=== Begin Enclosure ===

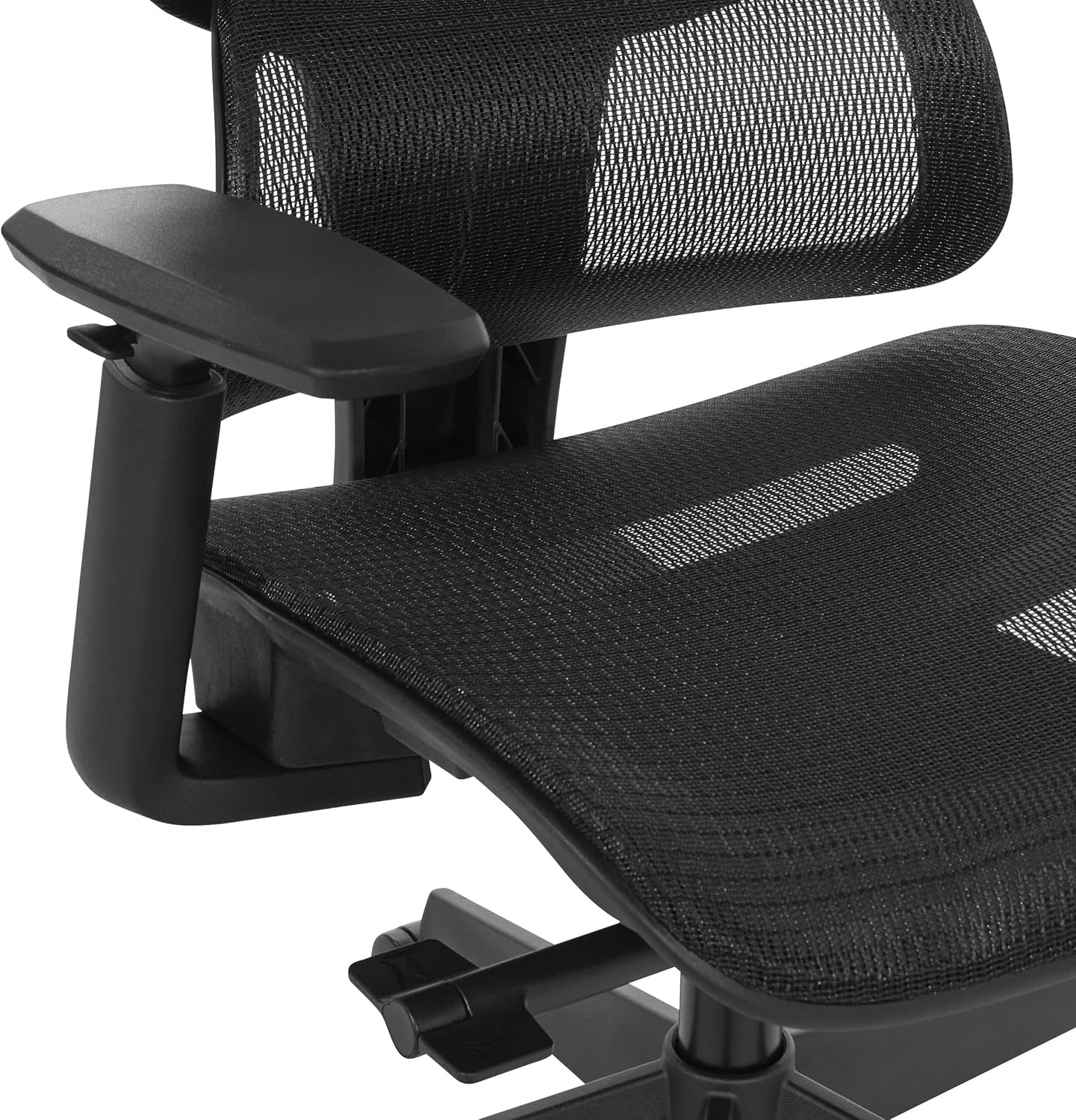 Office Star 71142 Series Manager's Adjustable Breathable High Back Office Chair with Adjustable Arms, Black
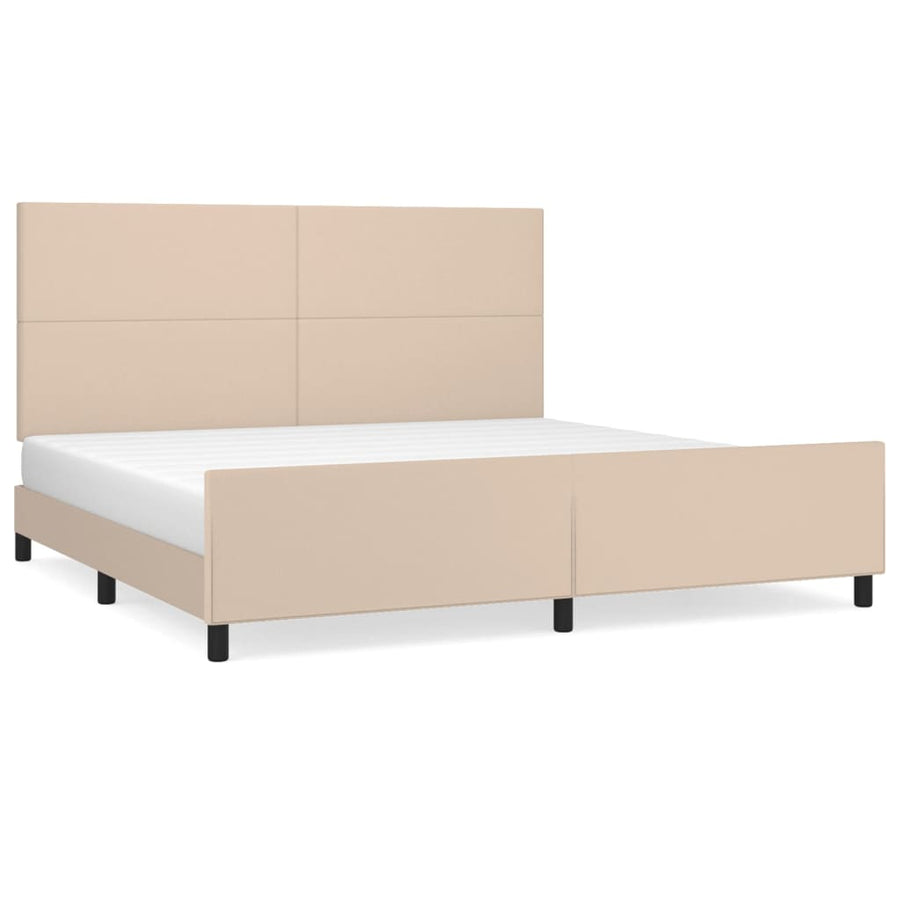 Bedframe met hoofdbord kunstleer cappuccinokleurig 200x200 cm 200 x 200 cm Cappuccino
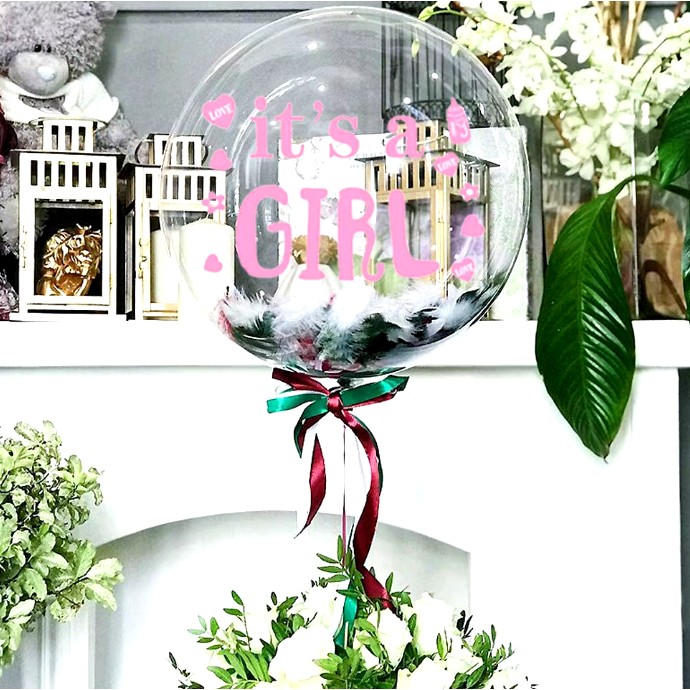 Sticker Autocolant, Tematica Gender Reveal, Model Scris It's a Girl, 19.5x27.5 cm, Roz [2]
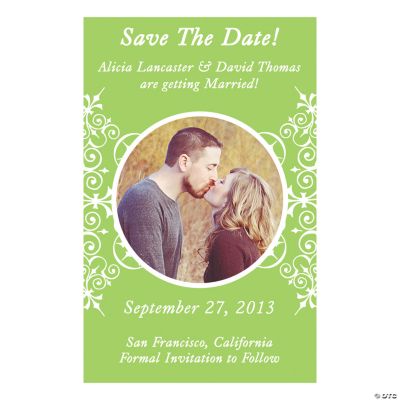 Custom Photo Monogram Lime “Save The Date” Magnets
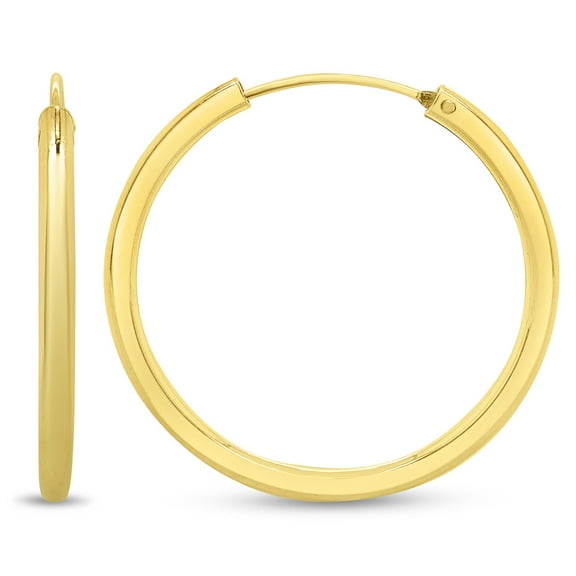 SuperJeweler 28x2.25MM Endless Hoop Earrings in 14 Karat Yellow Gold Over Sterling Silver for Women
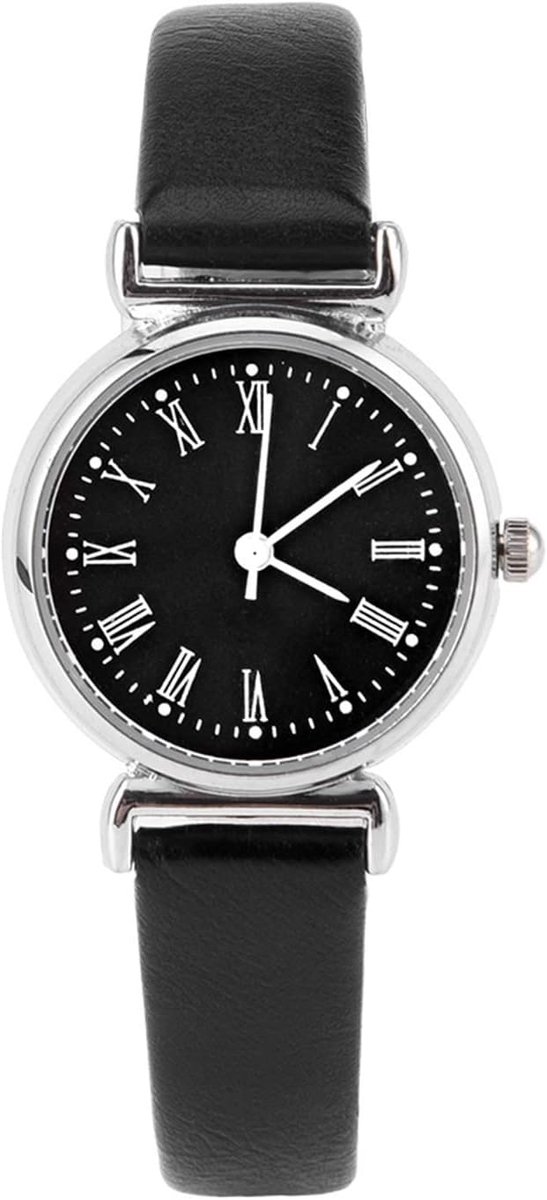 SnelShoppen - Dames Horloge, Elegante Kleine Simpele Mode Vrouwen Dress Horloge Retro Leren Mini Polshorloge Zwart Band Zwart Wijzerplaat, Perfect voo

=== End Enclosure ===

__Exercise aim__
Print exactly, with no pictures, the lines above from the one that holds "Sticker Autocolant, Tematica" through the one that holds "SuperJeweler 28x2.25MM Endless", both of them included.

__Solution to this task__
 Sticker Autocolant, Tematica Gender Reveal, Model Scris It's a Girl, 19.5x27.5 cm, Roz [2]
 Custom Photo Monogram Lime “Save The Date” Magnets
 SuperJeweler 28x2.25MM Endless Hoop Earrings in 14 Karat Yellow Gold Over Sterling Silver for Women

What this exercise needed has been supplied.